Time zone issues in UNIX flavors

Hello All,

I am in process of migrating all my scripts from AIX box to Linux box. In one of my script I calculate my last week date with the below command

$ TZ=EDT+172 date +%F
2012-12-13

$ uname -a
AIX 1 7 000B29AAD400

Now when I tried running the same in Linux, it gives a false output

$ uname -a
Linux 2.6.18-308.11.1.el5 x86_64 x86_64 x86_64 GNU/Linux

$ TZ=EDT+172 date +%F
2012-12-19

I know in Linux we can use

date -d

command to obtain the desired date, since my code contains huge number of these, I don't like to get it changed.

Can some one please help on how to get the Timezone concept work in Linux in the similar fashion as in AIX, thanks in advance.

The offset in TZ for GNU date (or libc?) seemed can't be bigger than 24. You need to convert the day part into -d argument as you said. Either override your date command with a function:

function date
{
  local t="${TZ%%[-0-9+]*}"

MATERIAL PROVIDED =>
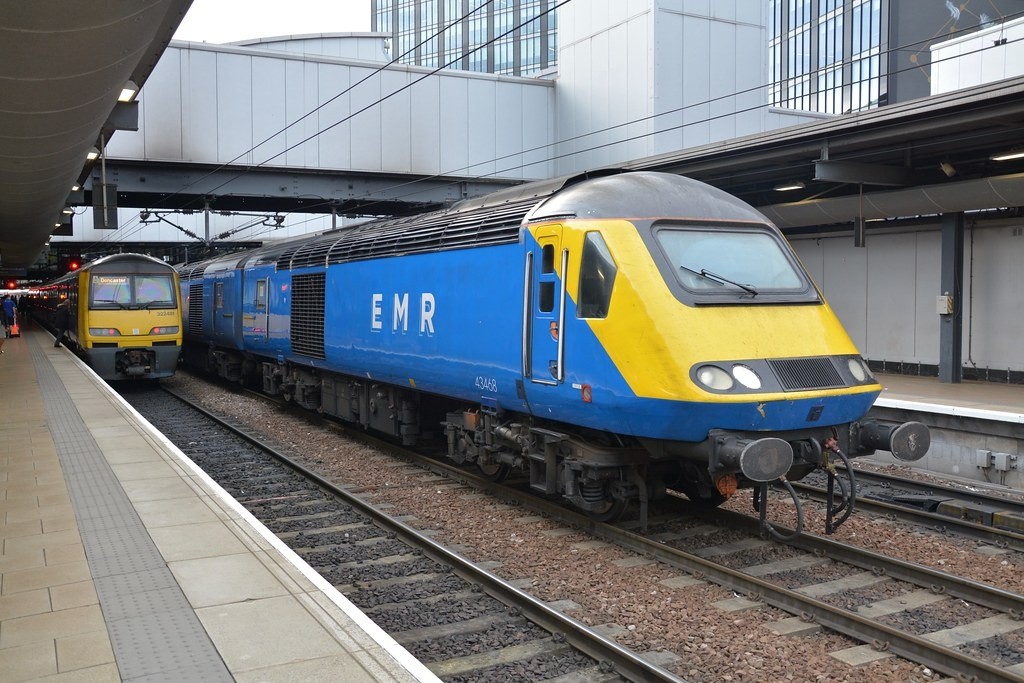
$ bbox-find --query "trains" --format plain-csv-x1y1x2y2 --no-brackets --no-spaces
172,166,932,542
22,250,184,386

WHAT TO DO =>
**a)** In the time zone post, rewrite the paragraph beginning "The offset in TZ for GNU date" as a shorter bulleted list that keeps its main points.
**b)** According to the time zone post, what date does the command TZ=EDT+172 date +%F print on the Linux box?
**c)** Reproduce the part of the time zone post starting at "Now when I tried" and ending at "get it changed.".

EXPECTED RESULTS =>
**a)**
- GNU date (or possibly libc) does not seem to accept a TZ offset larger than 24.
- The day part has to be converted into a -d argument.
- One option is to override the date command with a function.

**b)** 2012-12-19

**c)**
Now when I tried running the same in Linux, it gives a false output

$ uname -a
Linux 2.6.18-308.11.1.el5 x86_64 x86_64 x86_64 GNU/Linux

$ TZ=EDT+172 date +%F
2012-12-19

I know in Linux we can use

date -d

command to obtain the desired date, since my code contains huge number of these, I don't like to get it changed.